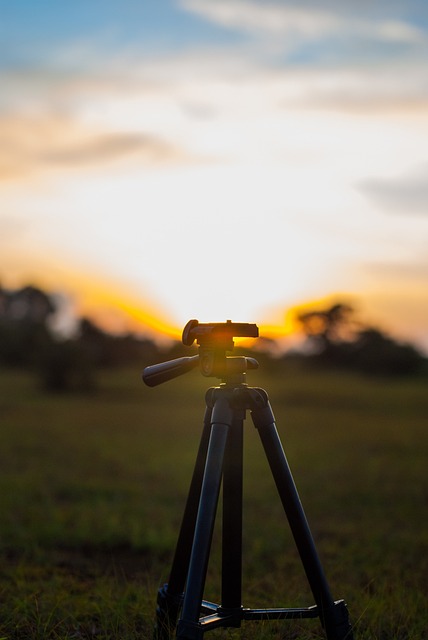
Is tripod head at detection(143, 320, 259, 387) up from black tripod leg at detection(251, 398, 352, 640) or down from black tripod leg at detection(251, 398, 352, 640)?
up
...
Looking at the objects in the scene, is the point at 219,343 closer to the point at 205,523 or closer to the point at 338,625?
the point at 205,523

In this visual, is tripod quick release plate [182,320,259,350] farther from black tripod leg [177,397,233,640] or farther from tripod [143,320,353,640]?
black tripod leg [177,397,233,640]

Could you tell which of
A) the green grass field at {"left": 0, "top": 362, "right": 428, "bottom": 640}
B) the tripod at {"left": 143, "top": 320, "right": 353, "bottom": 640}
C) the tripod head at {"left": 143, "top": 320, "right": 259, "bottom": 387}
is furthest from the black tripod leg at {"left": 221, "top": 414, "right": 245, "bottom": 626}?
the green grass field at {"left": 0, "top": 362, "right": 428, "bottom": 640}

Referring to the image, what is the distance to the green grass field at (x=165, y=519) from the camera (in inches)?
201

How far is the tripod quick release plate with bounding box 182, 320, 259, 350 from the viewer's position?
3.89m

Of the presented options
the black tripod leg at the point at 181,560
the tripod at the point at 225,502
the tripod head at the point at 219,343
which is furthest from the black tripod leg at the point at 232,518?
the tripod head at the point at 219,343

## Required work
Pull out each line in the records above that contains the word "grass" and copy it in full.

## Exercise output
A) the green grass field at {"left": 0, "top": 362, "right": 428, "bottom": 640}
the green grass field at {"left": 0, "top": 362, "right": 428, "bottom": 640}
Referring to the image, what is the distance to the green grass field at (x=165, y=519) from the camera (in inches)?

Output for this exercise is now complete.